Cybersecurity (EU NIS2 Directive)

We provide comprehensive legal advice to entities subject to the obligations arising from the NIS2 Directive and the amendment to the Act on the National Cybersecurity System. We assist in identifying the obligations of companies as key or important entities in accordance with EU regulations, as well as in preparing and implementing appropriate policies, procedures, and risk management measures in the area of cybersecurity.

We support the creation of organizational structures and internal documentation, including risk analysis policies, business continuity plans, incident reporting procedures, and cybersecurity incident response systems. We also advise on contracts with service providers and auditors, including the drafting and negotiation of contracts for penetration testing and NIS2 compliance audits.

Our law firm has experience in providing services to companies from sectors covered by the NIS2 Directive, such as energy, transport, the digital sector, healthcare, and trust service providers.
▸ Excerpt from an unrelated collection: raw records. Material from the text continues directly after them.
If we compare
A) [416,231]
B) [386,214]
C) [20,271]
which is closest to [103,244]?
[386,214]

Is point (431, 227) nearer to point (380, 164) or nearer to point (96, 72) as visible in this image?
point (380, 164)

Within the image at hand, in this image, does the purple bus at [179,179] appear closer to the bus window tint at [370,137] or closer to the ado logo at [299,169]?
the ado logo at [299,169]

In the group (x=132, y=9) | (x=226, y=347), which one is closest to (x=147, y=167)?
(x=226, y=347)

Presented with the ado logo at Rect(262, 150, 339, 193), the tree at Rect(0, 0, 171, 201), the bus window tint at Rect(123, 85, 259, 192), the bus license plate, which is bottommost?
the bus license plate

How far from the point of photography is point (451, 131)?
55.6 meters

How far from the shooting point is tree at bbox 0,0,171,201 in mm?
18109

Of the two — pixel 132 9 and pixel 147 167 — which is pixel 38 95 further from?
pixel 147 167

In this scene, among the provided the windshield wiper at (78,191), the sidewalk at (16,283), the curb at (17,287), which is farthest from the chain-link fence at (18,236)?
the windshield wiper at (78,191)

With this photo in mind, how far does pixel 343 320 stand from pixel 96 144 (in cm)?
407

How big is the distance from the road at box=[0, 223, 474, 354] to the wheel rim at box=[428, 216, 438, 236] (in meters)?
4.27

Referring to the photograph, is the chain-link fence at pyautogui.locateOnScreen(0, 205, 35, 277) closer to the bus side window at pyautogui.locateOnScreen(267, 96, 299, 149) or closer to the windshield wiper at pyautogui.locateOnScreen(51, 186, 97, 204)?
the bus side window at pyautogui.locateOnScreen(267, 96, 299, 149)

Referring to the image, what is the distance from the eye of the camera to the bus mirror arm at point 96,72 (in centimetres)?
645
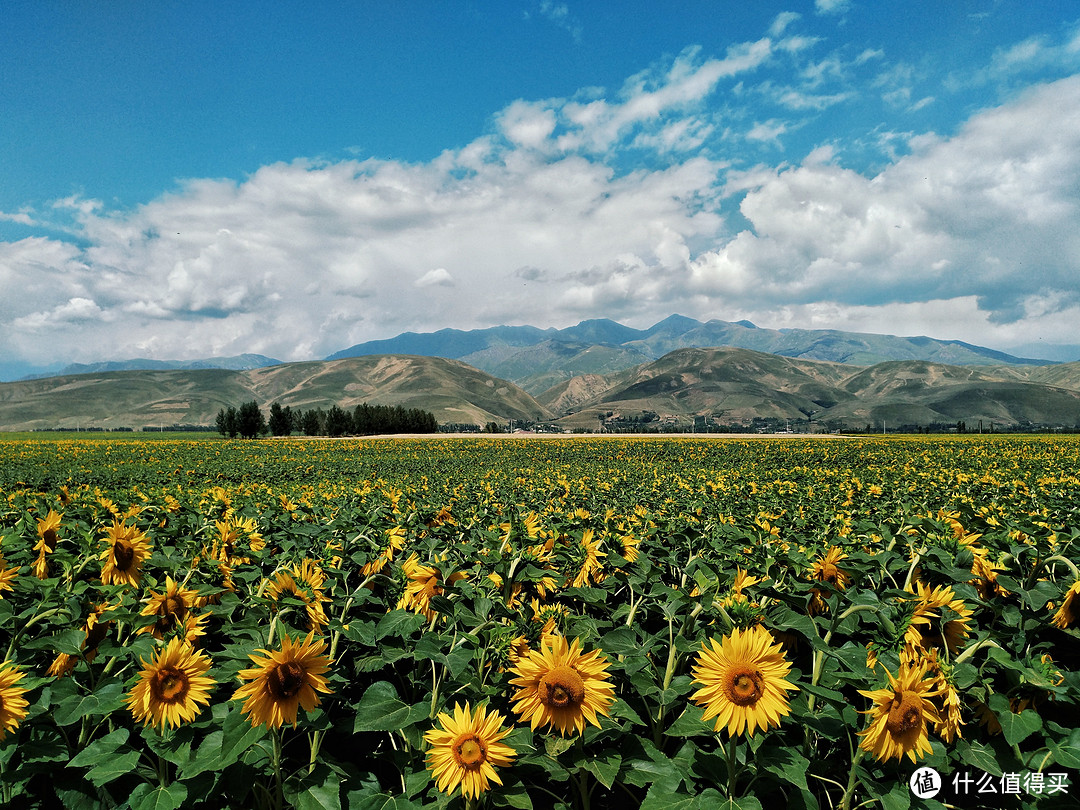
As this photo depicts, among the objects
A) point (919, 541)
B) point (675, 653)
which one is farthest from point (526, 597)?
point (919, 541)

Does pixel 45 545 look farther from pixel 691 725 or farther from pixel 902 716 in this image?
pixel 902 716

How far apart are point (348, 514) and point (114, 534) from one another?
1.87 metres

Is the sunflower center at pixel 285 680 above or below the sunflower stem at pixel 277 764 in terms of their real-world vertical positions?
above

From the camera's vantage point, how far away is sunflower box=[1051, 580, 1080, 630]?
9.30ft

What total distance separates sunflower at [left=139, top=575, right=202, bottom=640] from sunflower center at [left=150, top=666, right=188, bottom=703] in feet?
1.56

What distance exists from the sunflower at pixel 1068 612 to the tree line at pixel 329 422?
125409 mm

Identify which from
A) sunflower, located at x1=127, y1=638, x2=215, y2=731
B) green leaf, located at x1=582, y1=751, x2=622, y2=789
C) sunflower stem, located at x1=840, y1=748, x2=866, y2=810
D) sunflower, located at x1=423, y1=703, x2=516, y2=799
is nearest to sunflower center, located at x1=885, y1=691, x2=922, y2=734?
sunflower stem, located at x1=840, y1=748, x2=866, y2=810

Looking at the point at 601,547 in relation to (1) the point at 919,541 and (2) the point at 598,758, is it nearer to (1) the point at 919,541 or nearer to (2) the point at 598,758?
(2) the point at 598,758

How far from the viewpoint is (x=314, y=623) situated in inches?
100

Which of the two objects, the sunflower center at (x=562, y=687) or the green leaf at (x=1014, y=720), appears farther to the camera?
the green leaf at (x=1014, y=720)

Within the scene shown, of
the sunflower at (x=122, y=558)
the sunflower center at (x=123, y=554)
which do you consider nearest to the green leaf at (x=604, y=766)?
the sunflower at (x=122, y=558)

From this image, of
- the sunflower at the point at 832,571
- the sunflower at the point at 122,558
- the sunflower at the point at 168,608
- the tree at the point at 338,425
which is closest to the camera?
the sunflower at the point at 168,608

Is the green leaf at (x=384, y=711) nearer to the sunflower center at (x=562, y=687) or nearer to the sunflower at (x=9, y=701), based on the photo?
the sunflower center at (x=562, y=687)

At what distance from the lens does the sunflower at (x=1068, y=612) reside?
283cm
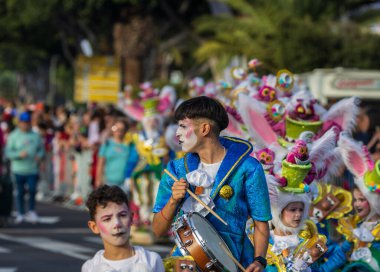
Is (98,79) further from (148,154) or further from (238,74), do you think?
(238,74)

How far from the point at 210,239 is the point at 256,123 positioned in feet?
12.9

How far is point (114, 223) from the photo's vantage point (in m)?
6.80

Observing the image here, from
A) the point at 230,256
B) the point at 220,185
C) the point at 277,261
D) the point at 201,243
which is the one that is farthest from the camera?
the point at 277,261

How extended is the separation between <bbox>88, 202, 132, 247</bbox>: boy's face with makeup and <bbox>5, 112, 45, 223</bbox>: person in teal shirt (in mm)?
12050

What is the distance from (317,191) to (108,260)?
384 centimetres

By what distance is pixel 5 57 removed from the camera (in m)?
59.7

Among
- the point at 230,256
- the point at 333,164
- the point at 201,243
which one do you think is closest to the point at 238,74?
the point at 333,164

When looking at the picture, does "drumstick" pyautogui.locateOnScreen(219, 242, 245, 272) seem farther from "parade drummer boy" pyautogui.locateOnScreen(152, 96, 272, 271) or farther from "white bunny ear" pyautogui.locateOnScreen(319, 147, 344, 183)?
"white bunny ear" pyautogui.locateOnScreen(319, 147, 344, 183)

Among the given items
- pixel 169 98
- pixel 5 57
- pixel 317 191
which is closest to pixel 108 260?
pixel 317 191

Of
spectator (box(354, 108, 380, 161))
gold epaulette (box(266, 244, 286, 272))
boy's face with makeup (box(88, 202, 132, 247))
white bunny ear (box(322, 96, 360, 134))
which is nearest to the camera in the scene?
boy's face with makeup (box(88, 202, 132, 247))

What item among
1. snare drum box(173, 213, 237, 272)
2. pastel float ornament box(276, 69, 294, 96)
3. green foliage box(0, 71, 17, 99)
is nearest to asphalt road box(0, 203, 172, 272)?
pastel float ornament box(276, 69, 294, 96)

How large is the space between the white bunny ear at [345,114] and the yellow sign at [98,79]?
26558mm

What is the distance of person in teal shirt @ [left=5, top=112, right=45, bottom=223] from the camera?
1889cm

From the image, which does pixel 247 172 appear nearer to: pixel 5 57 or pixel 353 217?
pixel 353 217
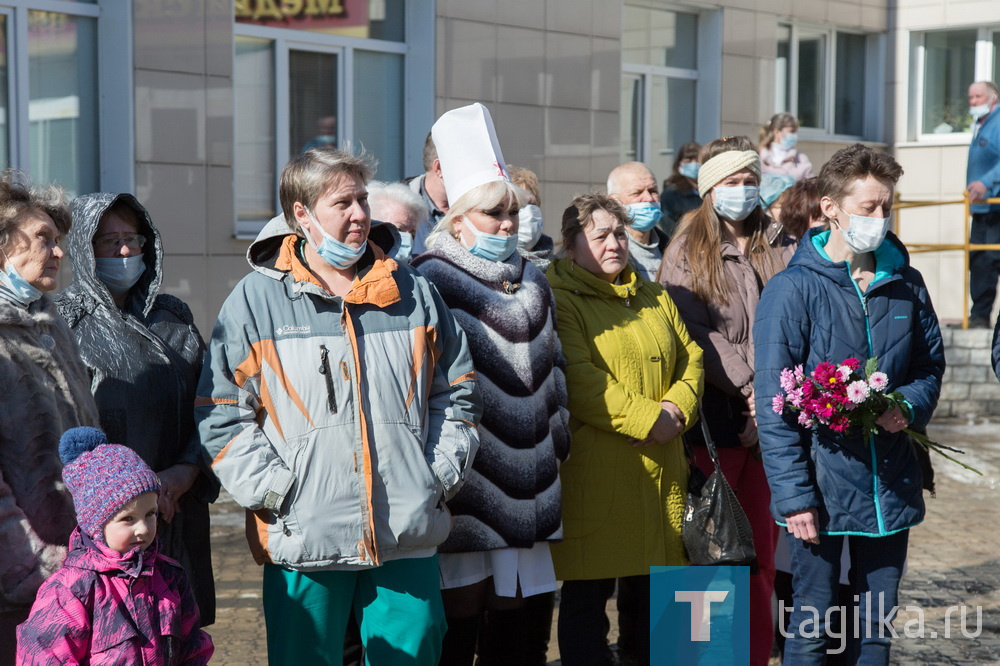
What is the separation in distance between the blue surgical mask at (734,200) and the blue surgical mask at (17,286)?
3086 mm

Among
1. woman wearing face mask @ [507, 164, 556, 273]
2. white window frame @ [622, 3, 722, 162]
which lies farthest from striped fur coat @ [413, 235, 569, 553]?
white window frame @ [622, 3, 722, 162]

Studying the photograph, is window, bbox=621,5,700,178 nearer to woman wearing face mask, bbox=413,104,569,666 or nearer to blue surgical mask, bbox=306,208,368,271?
woman wearing face mask, bbox=413,104,569,666

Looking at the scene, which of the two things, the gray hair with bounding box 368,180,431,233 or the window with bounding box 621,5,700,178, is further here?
the window with bounding box 621,5,700,178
We have conducted numerous legal audits of cybersecurity systems for compliance with current and planned EU regulations. We have advised both key entities and smaller operators of essential services, implementing the mechanisms necessary to comply with the new regulations from 2024.

We have practical experience in working with IT departments, system administrators, and cybersecurity specialists. We develop incident reporting procedures and vulnerability reporting policies in accordance with the requirements of the NIS2 Directive. Our support also includes advice on inspections and supervisory proceedings conducted by national cybersecurity authorities.

The provisions of the NIS2 Directive not only introduce new obligations, but also potentially severe penalties for non-compliance. Cooperation with our law firm enables key and important entities to mitigate the risks associated with non-compliance and effectively implement the requirements for network and information system security. We support our clients in preparing organizational risk management measures so that the process is tailored to the specific nature of the sector and the realities of the company’s operations.

We provide practical and implementable solutions that increase the level of cybersecurity without placing an unnecessary burden on organizational resources. Our consulting services also include ongoing incident response and maintaining contact with the relevant state authorities. With our support, clients can be confident that their cybersecurity systems comply with EU and national law, while supporting the safe and effective operation of their business in the digital environment.

The NIS 2 Directive introduces a number of cybersecurity obligations that must be implemented by a wide range of entities operating in key sectors of the economy. The new rules apply not only to operators of critical infrastructure, but also to digital companies, cloud service providers, e-commerce platforms, and trust service providers. A key element of compliance is the implementation of risk management measures and effective incident response procedures.

The obligations under the directive include, among others, reporting serious incidents and cyberattacks, ensuring business continuity, identifying threats, and implementing network and system security policies. Non-compliance may result in financial penalties and management liability for failure to comply with NIS2 requirements.